Tía Pilar llegó con su gran barreño de caldo gallego cuando apenas llevaban veinte minutos en casa, ya soltando su primer resoplido de queja:
¿Y dónde pongo el barreño este de caldo? Que en tu nevera no cabe nada, está hasta arriba de tus… de esas cosas raras tuyas, carpaccio y aguacate, ¡madre mía, qué nombres! masculló, intentando encajar el recipiente en la balda de abajo mientras apartaba los tuppers perfectamente colocados.
Laura, removiendo la salsa para la merluza al horno, inspiró hondo y empezó a contar mentalmente. Qué manera de arrancar la noche. Ni una hora llevaban y ya se respiraba aquel ambiente de feria familiar en pleno piso de Madrid, como si la casa tuviera que adaptarse al ritmo y preferencias de los invitados.
Tía Pilar, déjalo mejor en la terraza. Está acristalada y, como hace frío, el caldo estará bien. Es que en la nevera tengo cosas para los entrantes que no se pueden helar, intentó replicar Laura, todo dulzura, evitando subir el tono.

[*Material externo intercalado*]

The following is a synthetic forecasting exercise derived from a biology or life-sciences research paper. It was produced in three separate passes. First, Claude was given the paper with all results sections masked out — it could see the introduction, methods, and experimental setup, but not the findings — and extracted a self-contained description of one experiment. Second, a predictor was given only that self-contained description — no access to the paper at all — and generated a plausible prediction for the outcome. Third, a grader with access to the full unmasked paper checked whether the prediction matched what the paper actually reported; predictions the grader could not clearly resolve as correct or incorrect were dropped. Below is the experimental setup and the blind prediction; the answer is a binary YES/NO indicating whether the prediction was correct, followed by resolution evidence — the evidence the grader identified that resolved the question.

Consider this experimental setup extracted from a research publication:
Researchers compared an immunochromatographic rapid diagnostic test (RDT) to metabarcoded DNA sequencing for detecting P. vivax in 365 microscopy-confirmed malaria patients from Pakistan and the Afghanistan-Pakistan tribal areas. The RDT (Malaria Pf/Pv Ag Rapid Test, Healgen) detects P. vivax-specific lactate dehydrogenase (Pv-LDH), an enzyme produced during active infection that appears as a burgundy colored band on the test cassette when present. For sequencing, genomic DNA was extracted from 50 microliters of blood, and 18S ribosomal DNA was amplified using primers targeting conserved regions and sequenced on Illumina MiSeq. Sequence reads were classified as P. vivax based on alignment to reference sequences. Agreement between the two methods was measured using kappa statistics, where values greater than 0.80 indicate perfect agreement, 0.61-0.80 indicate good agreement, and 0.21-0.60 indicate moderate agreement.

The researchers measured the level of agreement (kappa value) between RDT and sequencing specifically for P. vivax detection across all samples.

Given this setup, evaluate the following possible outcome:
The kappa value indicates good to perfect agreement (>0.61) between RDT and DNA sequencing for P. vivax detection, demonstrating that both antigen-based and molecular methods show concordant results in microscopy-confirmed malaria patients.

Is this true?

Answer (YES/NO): YES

¿En la terraza? soltó la tía, escandalizadísima, con su bata de flores de tela gruesa, que se había traído desde Ávila y se había puesto nada más cruzar el umbral. Pero ahí se llena todo de polvo, y los alimentos no se dejan en el suelo, que es de mala educación. Bah, ya aparto tus tapers de hierbas, si total nadie se va a comer eso. Lo que quieren los hombres es carne, no pasto.
Laura miró desesperada a su marido, Antonio, que hacía lo posible por desaparecer, ocupado cortando pan en la mesa. Él ya sabía la que se venía con la personalidad de tía Pilar y la de su hija, la prima mayor de Laura, Rocío, que en ese momento revisaba el baño y soltaba sus valoraciones sobre los azulejos.
Antoñito, por fa, ayúdale a tía Pilar a llevar el caldo a la terraza. He quitado la mesilla para que deje ahí el barreño, y lo he limpiado y todo, ni pizca de polvo, zanjó Laura, decidida.
Antonio obedeció, cargó el peso del caldo y desapareció por el pasillo. Tía Pilar, liberada, cambió de objetivo y se centró en Laura, siempre con ese tono de madre de pueblo:
¿Estás muy pálida, Laurita? ¿Otra vez a dieta? Estás demasiado delgada; fíjate en mi Rocío, más sana que una manzana, qué gustito verla. A ti te falta chicha. Y el piso… parece un hospital, todo en blanco y gris; ¡ponte unos papeles pintados dorados, que ahora se llevan! Así parece que tienes casa de ricos.
Nos gusta el minimalismo, tía. Cada uno tiene su estilo, contestó Laura, probando la salsa.
Entró Rocío como una tormenta. Se sentó cruzando las piernas como si fuera la reina del lugar, con sus dos hijos detrás, de cinco y seis años, ya con las manos pringadas de chocolate.
¿Que sólo tienes ducha en el baño? se quejó Rocío, tomada muy a pecho la cuestión. Yo con los niños necesito bañera, ¡que les encanta chapotear!
Preferimos ducha, Rocío, y los niños ya son grandes, pueden ducharse sin problema dijo Laura, sintiendo un creciente fastidio.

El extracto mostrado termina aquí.